Work item A ::
From the 3DHD flatscreens thread, extract the passage between "## LarryFlowers (Sep" and "going to happen.", inclusive.
Work item B ::
In the 3DHD flatscreens thread, what does LarryFlowers say has not yet been done properly?

Text excerpt ::
# New Display option: 3DHD flatscreens



## armophob (Nov 13, 2006)

They are out there and expensive. But it deserves its own thread now.

http://hdguru.com/ (valid only today) more links appreciated.


----------



## BarkingGhost (Dec 29, 2007)

I think they need to focus on presenting a better 2D picture first. There is still a lot to be desired in black-levels.


----------



## shedberg (Jan 20, 2007)

I for one am not interested in wearing a second pair of glasses just to watch TV.


----------



## LarryFlowers (Sep 22, 2006)

3DTV:

Interesting industry buzz word... and completely useless. We haven't even managed to get all stations changed over to 16x9 HD properly. 

I would hate to see resources (DirecTV and others) wasted on this when so many other things are left unfinished. 

I believe there is a real falacy in any 3d concept that involves people sitting around a TV in the evening watching prime time tv and having to wear glasses... it isn't going to happen.

Material provided ::
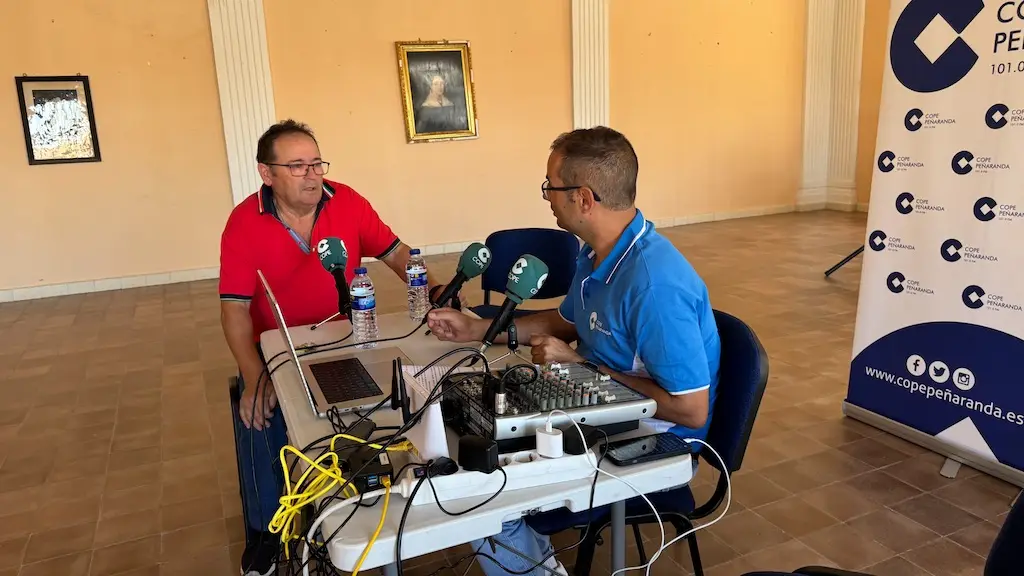 Herrera en COPE desde Santiago de la Puebla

Answer space A ::
## LarryFlowers (Sep 22, 2006)

3DTV:

Interesting industry buzz word... and completely useless. We haven't even managed to get all stations changed over to 16x9 HD properly. 

I would hate to see resources (DirecTV and others) wasted on this when so many other things are left unfinished. 

I believe there is a real falacy in any 3d concept that involves people sitting around a TV in the evening watching prime time tv and having to wear glasses... it isn't going to happen.

Answer space B ::
Getting all stations changed over to 16x9 HD.